Hi Applied Arts,
The fall term is drawing to a close—it will certainly live long in the memory. Here are few updates and reminders before November disappears.
2021-22 Budget Development
Our first experiment with zero-base budgeting was bumpy—really bumpy. I need to give a huge shout out to Carolyn Kauth, who somehow persevered through the spreadsheets, swirling numbers, and minute details. The budget is far from finalized, but we have a first draft together. I will be presenting it to the VPA and other deans/directors on the academic side of the institution this week. I’m anticipating that Finance will request reductions once it is submitted to them, so it’s likely I will be reaching out to program areas to discuss trimming.
After further deliberation, it has been decided that YukonU will not seek to shift its fiscal Year End to Mar. 31. The idea had not been approved by Yukon Government, but we were developing our 2021-22 budgets under the assumption our new fiscal year would start on April 1, 2021. The idea is not off the table, just deferred while the institution works through a number of other challenges—our response to COVID not the least among them.
With an eye to the past week’s spike in confirmed COVID cases in Whitehorse, it is crucial as we head into the New Year for everyone to have contingency plans at the ready when it comes to the delivery of courses. News of promising, fast-tracked vaccines is encouraging, but if the second wave hits Yukon harder than the first, we could find ourselves back in lockdown. So, as I’ve said several times before, have Plans B and C at the ready—and reach out for assistance if you want advice on what those plans could look like.
Looking further ahead, we also need to start envisioning YukonU post-COVID. I know many of you want to return to in-person course delivery as soon as possible, but I encourage you to think about the opportunities that this year’s compulsory distance delivery has brought. I know there are students currently registered in YNTEP courses who would not be able to carry on their postsecondary studies without the blended online model we’re using. In future, YG will be scrutinizing our enrolment data more closely through an accountability framework—our autonomy increases in some respects when we’re a university, but our primary funder’s demand for accountability also increases. In turn, we need to find ways to increase access and bring in more students. My sense is that we need to consider continuing to deliver curriculum in blended online modes when it is suitable to do so and be more strategic when it comes to planning those elements of our programs that require in-territory residency.
The proposal for the establishment of faculties and faculty councils mentioned in my last blog post will be considered by the Board of Governors at its upcoming meeting.
Winter 2021 Course Outlines
In preparation for the winter term, please submit your course outlines for review by 4:30 pm on Friday, December 4. To do so, just email a Word version of the outline in the current Senate-approved layout, to your admin assistant. We are compiling them centrally, and I will be (getting back to) looking them over prior to posting on the University website.
Timely Submission of Grades
As per our Academic Regulations, final grades for all courses must be submitted within 5 business days of the final exam or 5 business days of the last day of classes for courses without a final exam. There are a number of reasons why timely submission of final grades is crucial. Perhaps the most important is that many of our students need these grades when they apply for student funding. If you are unsure how to submit your grades, please reach out to your chair or admin assistant for help.
YNTEP Coordinator/Instructor Search
Keeping my fingers crossed on this one, but we’re getting closer to hiring a new coordinator/instructor for YNTEP. My thanks to Catherine Bradbury, Carrie-Lyn Robinson, and Jane Wightman for their time and care with the interview process over the past two weeks (and to Tosh Southwick and Davida Wood for their involvement during our first attempt last spring).

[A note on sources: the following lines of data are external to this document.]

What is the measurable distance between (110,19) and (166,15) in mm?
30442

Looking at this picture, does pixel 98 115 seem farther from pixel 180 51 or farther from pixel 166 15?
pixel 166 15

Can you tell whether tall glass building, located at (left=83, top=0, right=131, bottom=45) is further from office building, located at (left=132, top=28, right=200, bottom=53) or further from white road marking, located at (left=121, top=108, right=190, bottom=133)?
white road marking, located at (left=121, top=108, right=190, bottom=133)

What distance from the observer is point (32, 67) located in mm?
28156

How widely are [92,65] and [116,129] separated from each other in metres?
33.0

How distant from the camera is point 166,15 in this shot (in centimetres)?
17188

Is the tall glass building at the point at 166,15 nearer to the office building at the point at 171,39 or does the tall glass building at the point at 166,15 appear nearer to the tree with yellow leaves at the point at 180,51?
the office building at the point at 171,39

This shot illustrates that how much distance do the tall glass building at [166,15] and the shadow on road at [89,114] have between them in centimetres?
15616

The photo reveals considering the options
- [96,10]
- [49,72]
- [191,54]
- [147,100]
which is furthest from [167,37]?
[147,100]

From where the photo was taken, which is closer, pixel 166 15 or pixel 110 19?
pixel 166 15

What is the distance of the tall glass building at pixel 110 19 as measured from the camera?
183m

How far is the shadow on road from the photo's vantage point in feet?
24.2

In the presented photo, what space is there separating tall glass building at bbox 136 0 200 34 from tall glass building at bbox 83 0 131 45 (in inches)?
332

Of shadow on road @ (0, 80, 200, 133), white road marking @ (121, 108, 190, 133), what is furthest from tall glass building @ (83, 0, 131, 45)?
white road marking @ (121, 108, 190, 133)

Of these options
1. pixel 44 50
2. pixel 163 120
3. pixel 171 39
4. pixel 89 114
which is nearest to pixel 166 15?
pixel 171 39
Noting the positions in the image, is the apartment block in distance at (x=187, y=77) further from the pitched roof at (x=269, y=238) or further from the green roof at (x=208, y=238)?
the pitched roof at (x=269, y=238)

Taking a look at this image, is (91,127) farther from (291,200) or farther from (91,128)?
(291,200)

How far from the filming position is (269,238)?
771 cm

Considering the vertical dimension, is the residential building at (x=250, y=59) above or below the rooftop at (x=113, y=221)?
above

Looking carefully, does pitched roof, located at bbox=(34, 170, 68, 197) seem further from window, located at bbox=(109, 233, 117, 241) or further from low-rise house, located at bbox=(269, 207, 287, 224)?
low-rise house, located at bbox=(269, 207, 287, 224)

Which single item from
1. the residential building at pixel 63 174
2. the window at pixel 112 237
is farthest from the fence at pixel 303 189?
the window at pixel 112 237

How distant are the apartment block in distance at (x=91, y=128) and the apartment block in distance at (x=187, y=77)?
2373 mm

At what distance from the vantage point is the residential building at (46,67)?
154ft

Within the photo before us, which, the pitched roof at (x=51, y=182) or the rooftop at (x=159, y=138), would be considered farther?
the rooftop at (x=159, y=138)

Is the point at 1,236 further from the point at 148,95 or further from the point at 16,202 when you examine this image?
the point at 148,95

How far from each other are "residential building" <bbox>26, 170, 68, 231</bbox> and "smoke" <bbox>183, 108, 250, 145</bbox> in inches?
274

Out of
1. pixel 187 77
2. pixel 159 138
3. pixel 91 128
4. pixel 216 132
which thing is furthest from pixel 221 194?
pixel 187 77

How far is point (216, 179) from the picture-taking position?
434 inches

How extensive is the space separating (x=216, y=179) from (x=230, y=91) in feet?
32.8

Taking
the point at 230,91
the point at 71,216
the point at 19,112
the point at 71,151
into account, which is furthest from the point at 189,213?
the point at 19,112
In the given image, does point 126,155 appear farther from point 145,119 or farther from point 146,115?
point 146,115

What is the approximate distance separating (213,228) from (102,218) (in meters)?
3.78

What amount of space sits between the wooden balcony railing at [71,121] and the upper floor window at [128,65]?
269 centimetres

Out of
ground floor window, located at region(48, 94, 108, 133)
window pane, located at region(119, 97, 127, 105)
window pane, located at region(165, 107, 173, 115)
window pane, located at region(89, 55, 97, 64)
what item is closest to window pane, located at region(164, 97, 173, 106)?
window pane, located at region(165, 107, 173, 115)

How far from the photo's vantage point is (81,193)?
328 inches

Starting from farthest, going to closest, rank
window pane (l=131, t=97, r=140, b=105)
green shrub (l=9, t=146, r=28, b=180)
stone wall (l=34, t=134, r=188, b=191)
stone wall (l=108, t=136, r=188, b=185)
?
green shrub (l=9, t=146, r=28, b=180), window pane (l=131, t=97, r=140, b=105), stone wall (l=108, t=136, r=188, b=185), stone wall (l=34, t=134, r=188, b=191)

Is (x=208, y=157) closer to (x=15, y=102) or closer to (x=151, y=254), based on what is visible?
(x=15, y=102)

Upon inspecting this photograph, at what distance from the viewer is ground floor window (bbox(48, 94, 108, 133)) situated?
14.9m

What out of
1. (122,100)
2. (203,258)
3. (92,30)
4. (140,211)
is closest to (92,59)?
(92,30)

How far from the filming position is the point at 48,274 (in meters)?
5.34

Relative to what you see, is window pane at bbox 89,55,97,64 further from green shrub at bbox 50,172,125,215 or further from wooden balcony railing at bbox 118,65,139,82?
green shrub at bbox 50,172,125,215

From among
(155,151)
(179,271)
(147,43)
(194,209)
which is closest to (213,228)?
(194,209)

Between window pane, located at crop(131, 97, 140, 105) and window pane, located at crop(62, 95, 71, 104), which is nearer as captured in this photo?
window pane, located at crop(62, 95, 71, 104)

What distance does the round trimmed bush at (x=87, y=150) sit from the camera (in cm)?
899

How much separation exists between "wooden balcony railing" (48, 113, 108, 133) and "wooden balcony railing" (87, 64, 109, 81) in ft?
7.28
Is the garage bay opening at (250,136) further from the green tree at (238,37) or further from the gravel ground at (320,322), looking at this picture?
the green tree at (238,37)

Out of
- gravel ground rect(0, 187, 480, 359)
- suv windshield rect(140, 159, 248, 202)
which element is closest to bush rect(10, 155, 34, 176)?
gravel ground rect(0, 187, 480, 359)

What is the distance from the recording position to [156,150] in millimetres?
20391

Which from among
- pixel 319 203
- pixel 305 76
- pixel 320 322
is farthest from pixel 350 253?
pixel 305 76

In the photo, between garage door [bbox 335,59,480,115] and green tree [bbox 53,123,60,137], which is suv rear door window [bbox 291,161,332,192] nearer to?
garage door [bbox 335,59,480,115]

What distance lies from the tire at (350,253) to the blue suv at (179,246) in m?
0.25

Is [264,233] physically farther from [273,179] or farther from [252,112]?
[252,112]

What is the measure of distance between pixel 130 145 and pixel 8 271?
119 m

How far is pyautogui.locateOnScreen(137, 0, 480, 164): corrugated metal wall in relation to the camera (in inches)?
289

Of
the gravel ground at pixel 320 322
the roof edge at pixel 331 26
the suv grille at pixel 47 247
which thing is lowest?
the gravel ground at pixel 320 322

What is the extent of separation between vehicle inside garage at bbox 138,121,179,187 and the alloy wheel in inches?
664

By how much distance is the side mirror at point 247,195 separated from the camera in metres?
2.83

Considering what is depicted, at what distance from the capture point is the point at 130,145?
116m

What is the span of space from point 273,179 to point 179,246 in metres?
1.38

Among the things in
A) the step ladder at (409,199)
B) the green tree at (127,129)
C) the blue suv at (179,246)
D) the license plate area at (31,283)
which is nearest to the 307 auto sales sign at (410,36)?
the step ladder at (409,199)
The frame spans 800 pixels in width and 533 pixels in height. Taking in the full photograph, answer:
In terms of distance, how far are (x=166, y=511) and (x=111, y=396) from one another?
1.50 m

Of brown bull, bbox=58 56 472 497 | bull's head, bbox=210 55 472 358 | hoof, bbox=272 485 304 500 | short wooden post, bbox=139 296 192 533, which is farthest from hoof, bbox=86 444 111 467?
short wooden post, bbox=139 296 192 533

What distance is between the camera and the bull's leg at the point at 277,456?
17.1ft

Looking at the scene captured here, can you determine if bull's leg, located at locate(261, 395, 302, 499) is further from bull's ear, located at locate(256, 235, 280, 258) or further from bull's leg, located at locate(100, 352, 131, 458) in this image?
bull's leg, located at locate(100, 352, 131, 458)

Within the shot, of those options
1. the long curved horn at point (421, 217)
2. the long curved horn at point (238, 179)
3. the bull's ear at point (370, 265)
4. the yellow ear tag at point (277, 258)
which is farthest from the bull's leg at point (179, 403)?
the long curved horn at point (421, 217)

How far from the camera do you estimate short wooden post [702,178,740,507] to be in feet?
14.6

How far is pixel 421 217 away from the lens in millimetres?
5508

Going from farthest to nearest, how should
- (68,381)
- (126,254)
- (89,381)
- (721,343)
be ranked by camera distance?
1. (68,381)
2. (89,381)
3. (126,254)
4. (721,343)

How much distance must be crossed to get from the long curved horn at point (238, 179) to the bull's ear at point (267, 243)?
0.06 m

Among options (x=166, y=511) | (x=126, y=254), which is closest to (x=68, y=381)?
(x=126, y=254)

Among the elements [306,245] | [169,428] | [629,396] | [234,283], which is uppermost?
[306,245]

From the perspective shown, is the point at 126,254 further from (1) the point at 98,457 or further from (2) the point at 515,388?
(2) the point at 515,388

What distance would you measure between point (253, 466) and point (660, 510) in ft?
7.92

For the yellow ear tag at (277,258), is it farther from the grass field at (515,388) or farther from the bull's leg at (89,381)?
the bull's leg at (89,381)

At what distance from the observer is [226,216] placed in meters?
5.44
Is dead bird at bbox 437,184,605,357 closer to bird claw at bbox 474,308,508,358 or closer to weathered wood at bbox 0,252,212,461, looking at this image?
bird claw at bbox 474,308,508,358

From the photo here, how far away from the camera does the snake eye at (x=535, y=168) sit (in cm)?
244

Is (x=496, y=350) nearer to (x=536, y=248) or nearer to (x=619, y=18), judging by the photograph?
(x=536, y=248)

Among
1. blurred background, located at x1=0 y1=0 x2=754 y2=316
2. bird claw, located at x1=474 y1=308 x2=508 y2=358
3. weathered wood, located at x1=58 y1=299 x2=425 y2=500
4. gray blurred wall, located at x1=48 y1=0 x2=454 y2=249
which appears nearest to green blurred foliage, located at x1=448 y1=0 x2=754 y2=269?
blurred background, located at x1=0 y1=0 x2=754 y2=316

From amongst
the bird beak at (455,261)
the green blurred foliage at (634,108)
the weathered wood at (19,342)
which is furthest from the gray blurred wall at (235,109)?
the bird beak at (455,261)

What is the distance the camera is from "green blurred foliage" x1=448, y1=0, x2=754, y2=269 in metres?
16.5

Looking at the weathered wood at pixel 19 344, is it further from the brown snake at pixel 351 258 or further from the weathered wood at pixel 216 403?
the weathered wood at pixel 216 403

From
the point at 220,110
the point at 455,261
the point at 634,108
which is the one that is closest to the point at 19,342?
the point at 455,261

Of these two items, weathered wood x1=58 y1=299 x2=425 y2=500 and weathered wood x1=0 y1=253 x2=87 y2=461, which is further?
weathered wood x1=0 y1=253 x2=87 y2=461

Applied Arts and Applied Science and Management both have faculty members and soon-to-be new hires without a designated workstation. While this is somewhat manageable during the pandemic, as we spend less time on campus, it won’t work over the long term. Accordingly, I’ve been meeting with fellow deans/directors and chairs to review and update current office allocations and develop a more comprehensive workstation proposal for Space Committee to review. I appreciate everyone’s patience as we sort this out. It is likely we will need part-time faculty to share workstations in order to accommodate everyone. I realize schedules don’t always align perfectly, but I think our recent experiment with expanded Zoom and Teams meetings can be leveraged to allow faculty to work out sharing arrangements. For my own part, I am considering how my own office could/should be used post-COVID. The ability to continue my work from home for at least half the week has been a boon in terms of balancing work and family commitments—even if it has meant video-conference participants getting to hear the Airedale lapping water in the background or the Poodle voting on Senate motions. Assuming I don’t go back to spending the full 40 hours per week in my office, a more efficient use of its footprint will be necessary.
As always, feel free to get in touch with questions you might have. You can email them, connect via Teams during my “virtual water cooler” times on Fridays, 9-10 am, or request a meeting via Carolyn.